*** Block opens ***

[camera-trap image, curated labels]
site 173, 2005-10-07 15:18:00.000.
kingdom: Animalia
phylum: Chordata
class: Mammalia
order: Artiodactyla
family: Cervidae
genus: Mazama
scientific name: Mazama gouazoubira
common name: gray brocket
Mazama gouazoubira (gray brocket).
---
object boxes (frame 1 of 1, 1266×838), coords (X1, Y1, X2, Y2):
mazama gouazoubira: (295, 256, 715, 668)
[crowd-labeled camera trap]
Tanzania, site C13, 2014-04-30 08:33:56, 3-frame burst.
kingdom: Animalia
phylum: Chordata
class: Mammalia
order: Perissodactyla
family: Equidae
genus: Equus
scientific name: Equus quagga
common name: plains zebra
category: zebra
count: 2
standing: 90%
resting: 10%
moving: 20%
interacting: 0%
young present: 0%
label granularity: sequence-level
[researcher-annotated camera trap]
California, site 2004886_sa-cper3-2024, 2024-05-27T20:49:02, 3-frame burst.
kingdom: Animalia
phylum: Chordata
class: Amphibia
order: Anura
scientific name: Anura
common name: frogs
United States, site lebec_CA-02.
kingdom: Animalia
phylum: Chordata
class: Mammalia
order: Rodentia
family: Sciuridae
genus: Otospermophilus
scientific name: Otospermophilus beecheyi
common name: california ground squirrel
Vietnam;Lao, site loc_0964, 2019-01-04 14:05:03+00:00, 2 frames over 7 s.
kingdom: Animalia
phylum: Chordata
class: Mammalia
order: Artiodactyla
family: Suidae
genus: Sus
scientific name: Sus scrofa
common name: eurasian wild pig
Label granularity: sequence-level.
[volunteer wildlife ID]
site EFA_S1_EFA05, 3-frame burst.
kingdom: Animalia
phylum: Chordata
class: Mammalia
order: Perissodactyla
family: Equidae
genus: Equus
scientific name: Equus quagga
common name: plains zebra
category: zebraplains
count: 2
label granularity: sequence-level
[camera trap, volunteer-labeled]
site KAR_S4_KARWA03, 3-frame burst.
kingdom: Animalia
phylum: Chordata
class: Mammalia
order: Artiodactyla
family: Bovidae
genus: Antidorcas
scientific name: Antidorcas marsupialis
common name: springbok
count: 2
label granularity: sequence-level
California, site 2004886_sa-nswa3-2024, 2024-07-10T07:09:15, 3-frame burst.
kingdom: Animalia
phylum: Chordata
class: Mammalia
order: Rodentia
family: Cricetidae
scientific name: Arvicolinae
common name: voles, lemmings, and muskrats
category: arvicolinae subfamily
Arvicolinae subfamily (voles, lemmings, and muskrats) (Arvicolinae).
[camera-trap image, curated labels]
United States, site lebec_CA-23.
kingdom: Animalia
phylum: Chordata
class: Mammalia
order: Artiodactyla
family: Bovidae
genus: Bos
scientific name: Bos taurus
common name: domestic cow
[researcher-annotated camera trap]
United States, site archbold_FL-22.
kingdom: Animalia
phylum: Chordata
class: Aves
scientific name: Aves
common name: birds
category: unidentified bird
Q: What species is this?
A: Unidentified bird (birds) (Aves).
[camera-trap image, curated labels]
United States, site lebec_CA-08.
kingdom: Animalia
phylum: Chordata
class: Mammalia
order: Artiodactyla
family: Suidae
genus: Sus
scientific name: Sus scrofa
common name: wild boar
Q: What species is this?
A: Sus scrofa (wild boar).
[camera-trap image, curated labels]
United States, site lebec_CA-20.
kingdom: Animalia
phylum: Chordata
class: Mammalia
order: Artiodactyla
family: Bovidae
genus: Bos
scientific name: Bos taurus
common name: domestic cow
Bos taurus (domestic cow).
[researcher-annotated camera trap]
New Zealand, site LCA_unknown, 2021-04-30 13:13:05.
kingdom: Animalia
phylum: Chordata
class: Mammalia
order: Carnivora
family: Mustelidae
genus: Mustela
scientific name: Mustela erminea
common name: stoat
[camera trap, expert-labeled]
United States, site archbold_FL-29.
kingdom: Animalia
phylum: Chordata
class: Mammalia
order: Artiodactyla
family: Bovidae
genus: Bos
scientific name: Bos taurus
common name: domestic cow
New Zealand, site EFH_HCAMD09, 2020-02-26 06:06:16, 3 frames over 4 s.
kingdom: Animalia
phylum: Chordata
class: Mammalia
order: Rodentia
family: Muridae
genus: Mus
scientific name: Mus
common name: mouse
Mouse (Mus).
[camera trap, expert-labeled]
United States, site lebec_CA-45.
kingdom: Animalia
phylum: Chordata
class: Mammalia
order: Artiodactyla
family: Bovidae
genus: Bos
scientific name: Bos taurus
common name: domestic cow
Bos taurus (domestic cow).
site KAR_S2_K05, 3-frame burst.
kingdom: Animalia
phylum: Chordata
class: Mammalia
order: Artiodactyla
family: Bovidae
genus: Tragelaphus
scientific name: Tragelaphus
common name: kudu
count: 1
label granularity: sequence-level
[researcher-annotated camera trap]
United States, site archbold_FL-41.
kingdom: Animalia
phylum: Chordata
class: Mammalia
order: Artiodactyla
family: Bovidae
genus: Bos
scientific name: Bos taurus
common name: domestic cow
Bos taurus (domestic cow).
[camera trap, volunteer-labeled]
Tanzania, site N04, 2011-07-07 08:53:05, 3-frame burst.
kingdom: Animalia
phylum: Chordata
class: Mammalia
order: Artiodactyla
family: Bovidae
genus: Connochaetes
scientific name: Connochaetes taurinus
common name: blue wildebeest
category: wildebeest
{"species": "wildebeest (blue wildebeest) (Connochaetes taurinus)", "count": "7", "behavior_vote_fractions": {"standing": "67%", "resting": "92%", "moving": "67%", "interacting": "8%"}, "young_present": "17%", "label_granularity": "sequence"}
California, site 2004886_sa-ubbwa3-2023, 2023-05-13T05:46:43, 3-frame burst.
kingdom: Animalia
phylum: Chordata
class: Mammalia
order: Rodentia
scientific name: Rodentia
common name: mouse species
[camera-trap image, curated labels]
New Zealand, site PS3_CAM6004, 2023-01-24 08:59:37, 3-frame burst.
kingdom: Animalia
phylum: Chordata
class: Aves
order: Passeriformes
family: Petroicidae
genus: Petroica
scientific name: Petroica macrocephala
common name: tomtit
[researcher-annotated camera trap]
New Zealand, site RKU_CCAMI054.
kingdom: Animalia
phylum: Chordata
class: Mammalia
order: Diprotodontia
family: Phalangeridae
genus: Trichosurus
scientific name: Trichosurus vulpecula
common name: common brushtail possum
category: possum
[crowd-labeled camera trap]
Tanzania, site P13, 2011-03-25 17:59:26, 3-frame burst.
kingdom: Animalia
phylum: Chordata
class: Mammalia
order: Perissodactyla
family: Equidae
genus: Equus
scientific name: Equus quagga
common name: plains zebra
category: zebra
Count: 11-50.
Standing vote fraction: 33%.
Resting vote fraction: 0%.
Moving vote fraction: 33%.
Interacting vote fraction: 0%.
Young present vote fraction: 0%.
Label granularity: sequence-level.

*** Block closes ***

Work instructions: Among the records, find each line where the word "taurinus" occurs, and copy it.

Task result:
scientific name: Connochaetes taurinus
{"species": "wildebeest (blue wildebeest) (Connochaetes taurinus)", "count": "7", "behavior_vote_fractions": {"standing": "67%", "resting": "92%", "moving": "67%", "interacting": "8%"}, "young_present": "17%", "label_granularity": "sequence"}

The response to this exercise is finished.